- **Assignment**
Transcribe exactly, please, the lines from the one containing "this 640×480 image." through the end of the records below, and leave out the pictures.

- **Records to process**
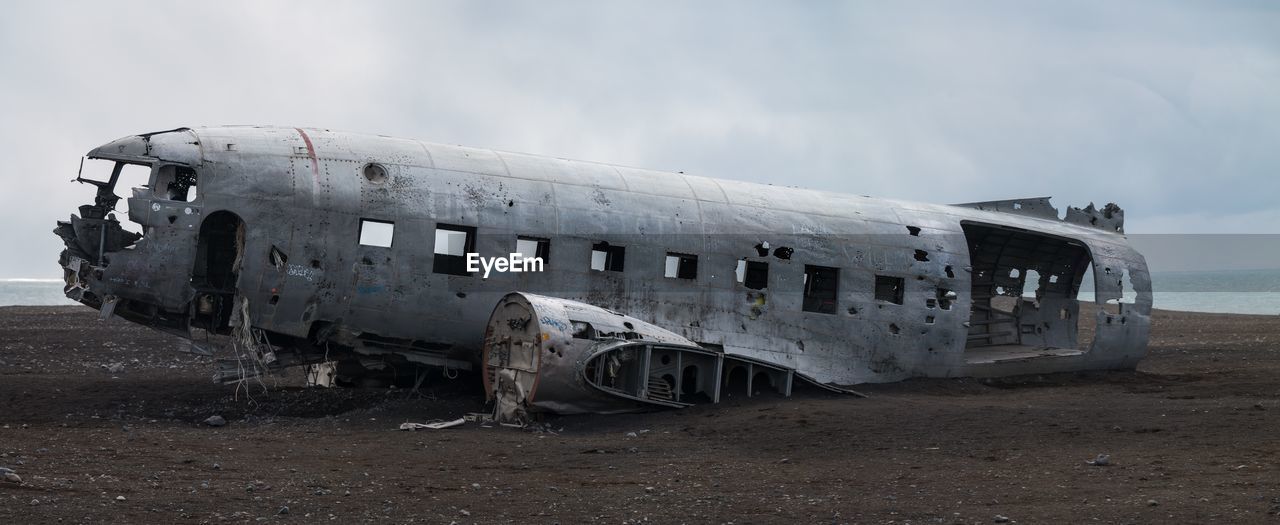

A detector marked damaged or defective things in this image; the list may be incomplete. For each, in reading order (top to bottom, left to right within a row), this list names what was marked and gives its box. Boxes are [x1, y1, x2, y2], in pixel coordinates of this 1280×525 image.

broken window frame [432, 223, 478, 276]
torn metal panel [52, 124, 1152, 414]
damaged fuselage [55, 126, 1152, 414]
broken window frame [592, 242, 628, 272]
broken window frame [660, 252, 700, 280]
broken window frame [800, 264, 840, 314]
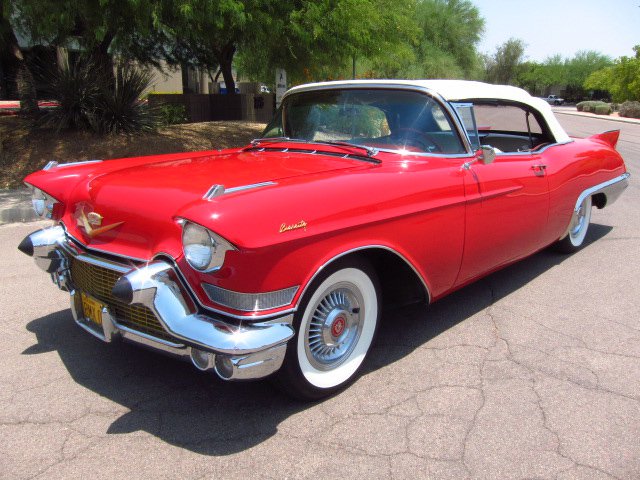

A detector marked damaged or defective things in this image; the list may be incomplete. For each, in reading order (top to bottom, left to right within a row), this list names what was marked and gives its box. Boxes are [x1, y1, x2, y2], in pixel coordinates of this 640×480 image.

cracked asphalt [1, 114, 640, 478]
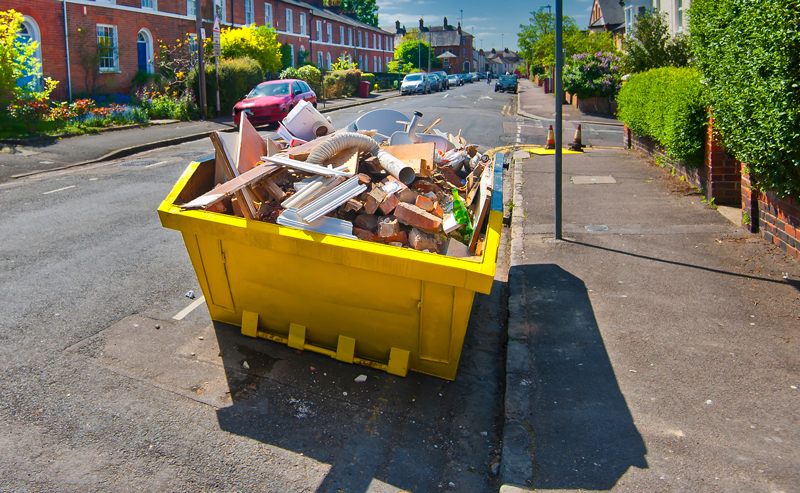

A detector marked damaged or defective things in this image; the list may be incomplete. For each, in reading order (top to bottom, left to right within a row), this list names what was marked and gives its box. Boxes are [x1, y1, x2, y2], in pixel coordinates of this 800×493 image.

- **Written answer**
A detector marked damaged or defective things in this image; the list may be incomplete. For each, in reading order (top to bottom, left to right within a row), this list names what was marked and gives its box. Boxes are [x1, y1, x2, y2], in pixel coordinates of this 640×480 image.

cracked asphalt [1, 114, 640, 478]

A detector marked damaged or defective things in this image; the list may be incomplete. For each, in reading order (top to bottom, left to right within a row), this list names what was marked and gives its box. Boxes are [x1, y1, x2, y2], in pixel coordinates of this 800×493 image.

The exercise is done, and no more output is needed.